Obviously, you’ll see the face of the financials and revenue and margin progression against what we’re – against what we’re saying, but let us take that as a topic for what additional disclosure would make sense going forward.
Rob Mason: That’s helpful. That’s helpful. Just as a follow-up around Transporeon. Obviously, it’s European-centric. How should we think about your ability and maybe pace of the ability to leverage that platform and penetrate other geographies in North America, in particular, I guess? And how would your approach necessarily need to differ if it would to build a network outside of Europe versus what they have done in Europe?
Rob Painter: Sure. So, actually I’ll start in Europe. So, we had prior to the acquisition, we had a relatively small carrier business. So, mobility business for carriers. We will combine that business with Transporeon. That will make sense. One, because Transporeon obviously works with shippers and carriers, we think we can get a stronger European carrier business if those businesses are working together. Within Europe, we have underlying technology that we can replace third parties with Trimble technology and bring a modest amount of cost synergy to the business within Europe. And within Europe, it’s been really interesting to see some of the phone calls that we’ve got, some of which may have been positive surprises from forestry companies saying, Hey, actually, I need help because they’re already working with us in forestry.
We need help with the transportation and logistics, how can we connect this with forestry.

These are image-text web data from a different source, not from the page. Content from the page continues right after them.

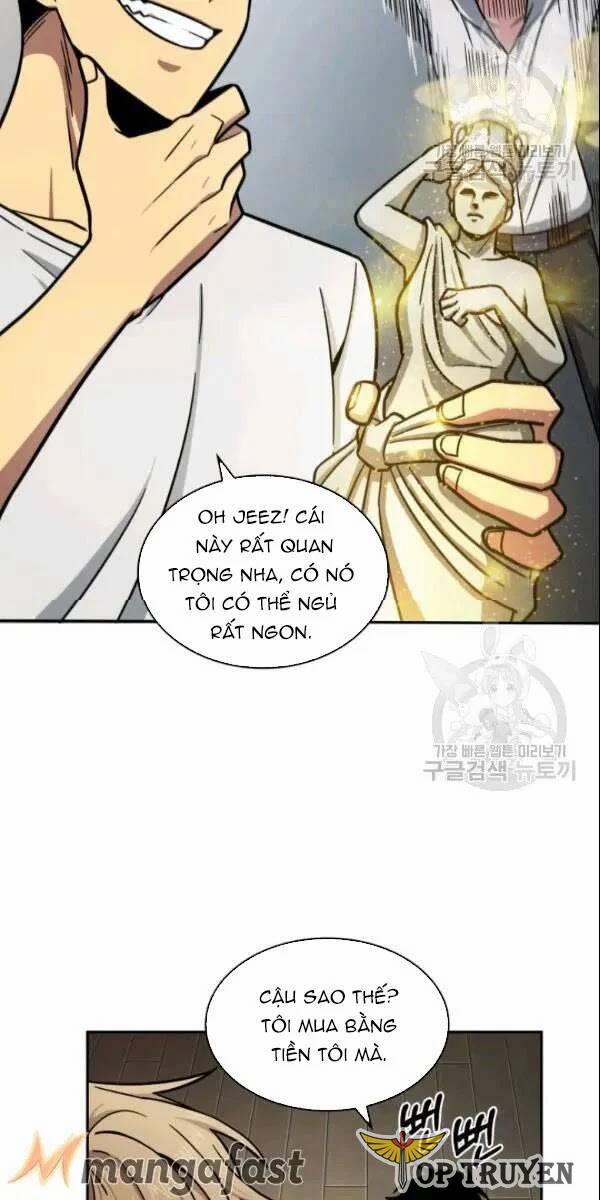 Vua Trộm Mộ 186 trang 69
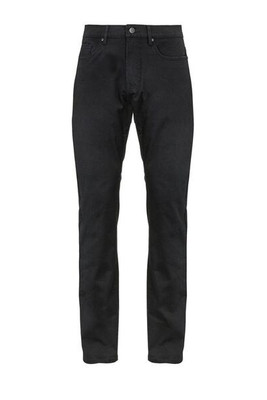 NEOBLU 03180 - Gaspard Men Stretch Straight Leg Jeans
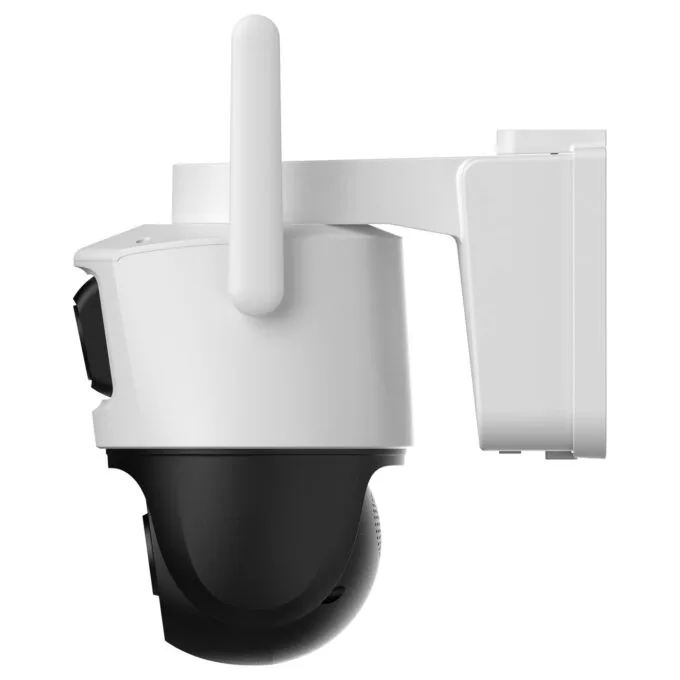 IMOU AOV Dual Kit 5+5MP — image 11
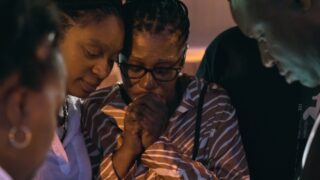 The Perfect Neighbor – Ein Gesetz und seine Folgen Netflix Streamen online Video on Demand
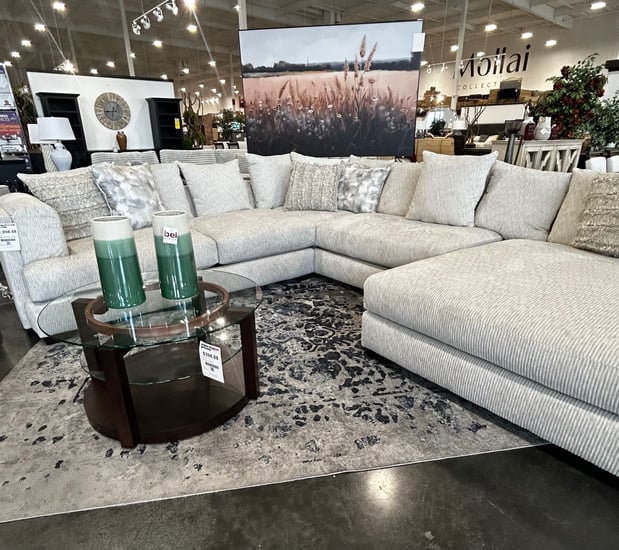 Images Bel Furniture Spring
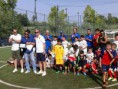 /album/foto-amichevole-tra-accademia-calcio-merlo-e-a-s-d-altavilla-soccer-school/a11406438-496744230474056-7833820707938060024-n-jpg/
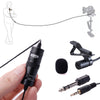 High Quality Recording Microphone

We’ve heard the same thing with building construction where you’re looking for visibility to understand when that construction supply chain components are going to show up to a job site. So, we’re encouraged that some early inquiry that we’ve received within Europe. Now, let’s go outside of Europe and North America would be the obvious place to go given the centricity of revenue that we already have in North America. And so, the teams are actively working together to bring I’d say, a couple of aspects of Transporeon technology around automated procurement or autonomous procurement into the U.S. market or North American market this year, some of those quick win-type opportunities.
I was in Brazil in January. And what we discovered there is, we have – our Trimble already has a telematics business or mobility business in Brazil, Transporeon has a small operation in Brazil doing freight audit, that becomes something that we can connect together given the geography we’re already in. So, where we’re already in, geographies that’s an easier play to bring capabilities together. I’d say the new, new geography, those tend to be slower and harder and would not, in this environment, be my first priority, where to allocate capital.
Rob Mason: That’s helpful. Appreciate the response. Thank you.
Operator: As there are no further questions, I would like to thank our speakers for today’s presentation, and thank you all for joining us. This now concludes today’s conference. You may now disconnect.